In connection with distributions of the common stock, the selling shareholders
may enter into hedging transactions with brokers or dealers and the brokers or
dealers may engage in short sales of the common stock in the course of hedging
the positions they assume with the selling shareholders.  The selling
shareholders also may enter into option or other transactions with brokers or
dealers that involve the delivery of the common stock to the brokers or dealers,
who may then recall or otherwise transfer such common stock.  The selling
shareholders also may loan or pledge the common stock to a broker or dealer and
the broker or dealer may sell the common stock so loaned or upon default may
sell or otherwise transfer the pledged common stock.

The Company is bearing all costs relating to the registration of the
shares.  Any commissions, discounts or other fees payable to brokers or dealers
in connection with any sale of the shares will be borne by the selling
shareholders, the purchasers of the shares, or both.  The Company will receive
none of the proceeds from the sale of the shares by the selling shareholders.
The Company and the selling shareholders each have agreed to indemnify the other
against certain liabilities, including liabilities arising under the Securities
Act, that relate to statements or omissions in the registration statement of
which this prospectus forms a part.



	EXPERTS

The balance sheets of The Vermont Teddy Bear Co., Inc. as of June 30, 1998,
and June 30, 1999, and the related statements of operations, stockholders'
equity and cash flows for each of the three years in the period ended June 30,
1999, incorporated by reference into this prospectus, have been audited by
Arthur Andersen LLP, independent auditors, as stated in their reports with
respect thereto.  Such financial statements have been so incorporated in
reliance on the reports of such firm given upon their authority as experts in
accounting and auditing.

AVAILABLE DATA =>
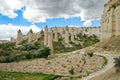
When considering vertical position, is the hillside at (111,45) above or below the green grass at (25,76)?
above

GOAL 1 =>
Decide whether each statement agrees with the prospectus excerpt. Answer yes or no, and quote the words that settle it.
(a) The Company will receive the proceeds when the selling shareholders sell their shares.
(b) The Company bears all costs relating to the registration of the shares.
(c) Arthur Andersen LLP audited the balance sheets of The Vermont Teddy Bear Co., Inc.
GOAL 2 =>
List each kind of financial statement of The Vermont Teddy Bear Co., Inc. that the prospectus excerpt says was audited.
GOAL 3 =>
Translate this sentence from the prospectus excerpt into Spanish: "Any commissions, discounts or other fees payable to brokers or dealers in connection with any sale of the shares will be borne by the selling shareholders, the purchasers of the shares, or both."

COMPLETE OUTPUT 1 =>
(a) No: "The Company will receive none of the proceeds from the sale of the shares by the selling shareholders."
(b) Yes: "The Company is bearing all costs relating to the registration of the shares."
(c) Yes: "have been audited by Arthur Andersen LLP, independent auditors"

COMPLETE OUTPUT 2 =>
- Balance sheets
- Statements of operations
- Statements of stockholders' equity
- Statements of cash flows

COMPLETE OUTPUT 3 =>
Cualquier comisión, descuento u otro honorario pagadero a corredores o intermediarios en relación con cualquier venta de las acciones correrá a cargo de los accionistas vendedores, de los compradores de las acciones o de ambos.